Now, she works for Wayne County and redesigned the website, managing web applications and over 3,000 pages for the county. Those skills helped her create Reluxx’s website in a day. But she needed help on the business side of things, so she joined LEAP’s One and All March 2022 cohort alongside 22 other entrepreneurs.

Nearly 100 people applied for the boot camp and 23 were accepted, making this cohort the most competitive since its start, said Katlyn Cardoso, director of entrepreneurial ecosystem development at LEAP. Since it’s October 2020 launch, One and All has graduated five cohorts.

“Programs like One and All change the landscape of entrepreneurship in a region like Lansing, by allowing our full population to more easily, fully participate in the economy,” Cardoso said. 

A physical storefront was in Hursey’s plans for Reluxx at the start of the program.

One and All “made me think, ‘OK, I don’t have to jump into a building until I know that it’s secured.’ But what it sounds like, I may be looking towards a fulfillment center.”

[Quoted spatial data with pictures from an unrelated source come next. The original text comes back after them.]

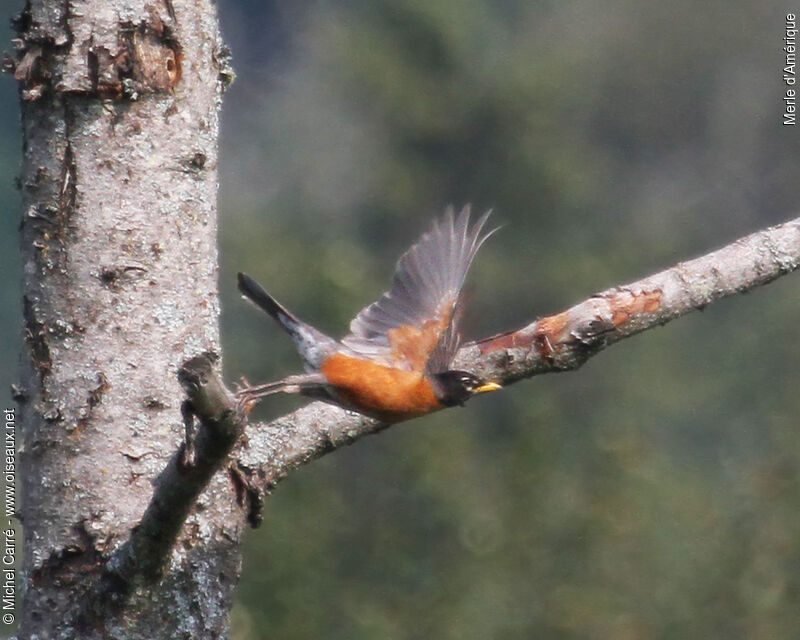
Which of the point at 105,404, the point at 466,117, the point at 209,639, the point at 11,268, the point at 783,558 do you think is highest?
the point at 466,117

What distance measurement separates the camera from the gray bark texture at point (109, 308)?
2666 mm

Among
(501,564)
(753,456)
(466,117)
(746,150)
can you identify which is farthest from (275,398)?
(746,150)

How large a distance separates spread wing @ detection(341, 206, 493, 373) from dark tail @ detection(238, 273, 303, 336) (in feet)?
0.89

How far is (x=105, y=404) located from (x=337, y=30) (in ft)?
46.1

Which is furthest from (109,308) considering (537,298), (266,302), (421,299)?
(537,298)

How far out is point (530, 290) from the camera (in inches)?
542

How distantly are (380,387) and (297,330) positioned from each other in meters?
0.61

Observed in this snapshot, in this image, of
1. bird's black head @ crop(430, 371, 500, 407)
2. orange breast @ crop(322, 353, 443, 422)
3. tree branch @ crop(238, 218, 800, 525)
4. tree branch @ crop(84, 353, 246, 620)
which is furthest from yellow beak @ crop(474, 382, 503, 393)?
tree branch @ crop(84, 353, 246, 620)

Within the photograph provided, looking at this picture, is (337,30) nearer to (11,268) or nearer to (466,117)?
(466,117)

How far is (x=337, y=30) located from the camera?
16.2 meters

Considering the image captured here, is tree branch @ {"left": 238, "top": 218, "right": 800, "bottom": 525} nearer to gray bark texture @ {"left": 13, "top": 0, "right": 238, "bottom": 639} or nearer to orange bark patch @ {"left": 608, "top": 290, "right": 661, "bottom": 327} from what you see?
orange bark patch @ {"left": 608, "top": 290, "right": 661, "bottom": 327}

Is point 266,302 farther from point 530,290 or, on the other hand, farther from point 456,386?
point 530,290

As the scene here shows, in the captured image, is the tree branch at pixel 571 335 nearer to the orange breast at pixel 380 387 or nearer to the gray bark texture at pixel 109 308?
the gray bark texture at pixel 109 308

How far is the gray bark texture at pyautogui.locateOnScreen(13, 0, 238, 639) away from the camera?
2.67 metres
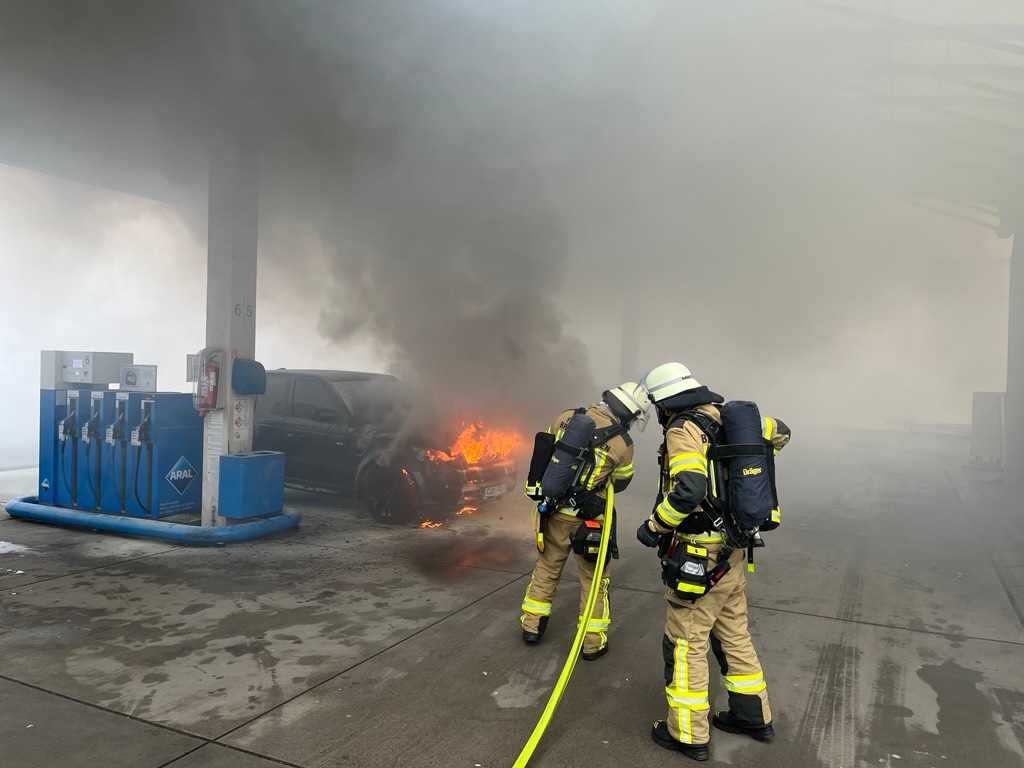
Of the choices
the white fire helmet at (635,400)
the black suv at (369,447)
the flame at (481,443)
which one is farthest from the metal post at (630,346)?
the white fire helmet at (635,400)

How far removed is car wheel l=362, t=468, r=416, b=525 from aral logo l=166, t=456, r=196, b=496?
1.75 meters

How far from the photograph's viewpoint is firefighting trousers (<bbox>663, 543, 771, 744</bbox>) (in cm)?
294

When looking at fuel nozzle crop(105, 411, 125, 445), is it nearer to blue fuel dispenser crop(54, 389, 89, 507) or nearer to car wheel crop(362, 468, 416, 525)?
blue fuel dispenser crop(54, 389, 89, 507)

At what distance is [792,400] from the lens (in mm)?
29766

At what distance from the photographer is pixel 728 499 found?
3031 millimetres

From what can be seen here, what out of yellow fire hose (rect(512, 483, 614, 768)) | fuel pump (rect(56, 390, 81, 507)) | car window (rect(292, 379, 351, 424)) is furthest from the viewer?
car window (rect(292, 379, 351, 424))

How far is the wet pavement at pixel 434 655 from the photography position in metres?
2.97

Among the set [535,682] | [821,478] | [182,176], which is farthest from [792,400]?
Result: [535,682]

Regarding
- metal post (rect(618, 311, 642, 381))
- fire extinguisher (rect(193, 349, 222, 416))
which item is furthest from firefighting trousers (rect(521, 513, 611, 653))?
metal post (rect(618, 311, 642, 381))

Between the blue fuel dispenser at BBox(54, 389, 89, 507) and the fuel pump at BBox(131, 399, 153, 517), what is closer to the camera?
the fuel pump at BBox(131, 399, 153, 517)

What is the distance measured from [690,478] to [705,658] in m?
0.82

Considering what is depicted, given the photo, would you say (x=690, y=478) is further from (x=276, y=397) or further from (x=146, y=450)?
(x=276, y=397)

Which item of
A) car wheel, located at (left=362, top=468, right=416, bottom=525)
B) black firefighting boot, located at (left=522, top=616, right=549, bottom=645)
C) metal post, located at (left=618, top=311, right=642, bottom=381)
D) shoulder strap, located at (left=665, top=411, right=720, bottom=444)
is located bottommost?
black firefighting boot, located at (left=522, top=616, right=549, bottom=645)

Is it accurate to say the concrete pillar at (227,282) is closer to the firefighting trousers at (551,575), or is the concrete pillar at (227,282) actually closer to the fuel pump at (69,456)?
the fuel pump at (69,456)
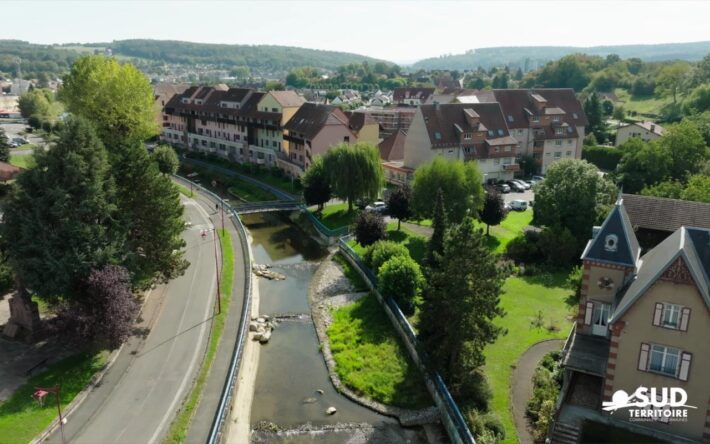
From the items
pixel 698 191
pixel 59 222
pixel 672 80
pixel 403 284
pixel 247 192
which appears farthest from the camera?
pixel 672 80

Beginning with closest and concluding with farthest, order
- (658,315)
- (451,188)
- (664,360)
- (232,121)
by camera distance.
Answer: (658,315), (664,360), (451,188), (232,121)

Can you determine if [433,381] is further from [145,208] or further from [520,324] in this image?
[145,208]

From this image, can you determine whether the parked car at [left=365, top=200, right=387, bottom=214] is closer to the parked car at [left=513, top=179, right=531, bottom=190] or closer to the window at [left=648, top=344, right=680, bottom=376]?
the parked car at [left=513, top=179, right=531, bottom=190]

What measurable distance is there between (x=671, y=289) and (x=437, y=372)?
1262 cm

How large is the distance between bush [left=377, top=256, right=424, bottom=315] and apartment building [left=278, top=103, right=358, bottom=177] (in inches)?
1398

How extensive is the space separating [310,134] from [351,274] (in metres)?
31.8

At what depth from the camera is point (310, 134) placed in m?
75.4

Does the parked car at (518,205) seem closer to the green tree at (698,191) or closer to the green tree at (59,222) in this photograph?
the green tree at (698,191)

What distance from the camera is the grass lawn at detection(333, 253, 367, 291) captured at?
46438mm

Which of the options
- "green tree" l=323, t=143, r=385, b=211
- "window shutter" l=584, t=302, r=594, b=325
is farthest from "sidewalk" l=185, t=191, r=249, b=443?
"window shutter" l=584, t=302, r=594, b=325

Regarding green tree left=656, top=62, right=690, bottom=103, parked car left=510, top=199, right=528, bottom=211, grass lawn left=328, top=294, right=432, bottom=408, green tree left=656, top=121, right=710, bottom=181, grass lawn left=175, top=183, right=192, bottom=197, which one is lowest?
grass lawn left=328, top=294, right=432, bottom=408

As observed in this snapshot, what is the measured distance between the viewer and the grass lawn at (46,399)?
24.9 meters

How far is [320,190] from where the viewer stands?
63219 millimetres

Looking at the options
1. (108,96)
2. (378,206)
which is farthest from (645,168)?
(108,96)
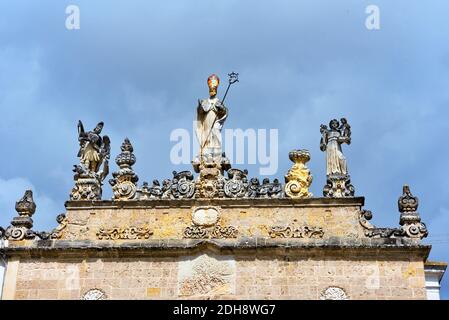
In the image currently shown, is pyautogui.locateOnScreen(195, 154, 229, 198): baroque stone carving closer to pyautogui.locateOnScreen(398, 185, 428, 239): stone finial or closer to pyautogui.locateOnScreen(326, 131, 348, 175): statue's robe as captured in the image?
pyautogui.locateOnScreen(326, 131, 348, 175): statue's robe

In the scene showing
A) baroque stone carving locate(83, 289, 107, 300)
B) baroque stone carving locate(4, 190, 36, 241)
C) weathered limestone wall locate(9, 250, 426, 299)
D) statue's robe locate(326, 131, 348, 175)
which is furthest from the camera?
statue's robe locate(326, 131, 348, 175)

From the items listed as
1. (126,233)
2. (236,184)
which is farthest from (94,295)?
(236,184)

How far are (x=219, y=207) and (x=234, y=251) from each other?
3.81ft

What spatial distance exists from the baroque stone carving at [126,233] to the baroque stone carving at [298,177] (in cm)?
324

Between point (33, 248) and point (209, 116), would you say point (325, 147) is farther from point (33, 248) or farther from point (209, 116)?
point (33, 248)

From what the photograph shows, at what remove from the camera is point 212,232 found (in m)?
19.5

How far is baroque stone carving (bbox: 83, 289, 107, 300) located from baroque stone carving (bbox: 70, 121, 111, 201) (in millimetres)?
2246

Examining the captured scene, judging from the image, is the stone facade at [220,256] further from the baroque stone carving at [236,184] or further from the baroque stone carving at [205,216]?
the baroque stone carving at [236,184]

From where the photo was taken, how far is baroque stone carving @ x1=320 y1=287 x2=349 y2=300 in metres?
18.7

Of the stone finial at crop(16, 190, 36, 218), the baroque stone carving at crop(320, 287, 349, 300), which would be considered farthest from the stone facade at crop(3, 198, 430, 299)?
the stone finial at crop(16, 190, 36, 218)

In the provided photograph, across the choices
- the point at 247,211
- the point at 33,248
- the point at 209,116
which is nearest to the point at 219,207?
the point at 247,211

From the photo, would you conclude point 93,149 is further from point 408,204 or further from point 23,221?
point 408,204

A fulfillment center could allow Hursey to store products in one place, have customers view the selection by appointment and, eventually, to restore used products, Johnson said. She, Hursey and Cordell Miller, another contract employee, are learning how to restore the luxury goods. 

Johnson believes a market exists for the products and predicted Reluxx will continue growing.

“A lot of the pieces are timeless so this is something that’s a lifetime investment,” she said.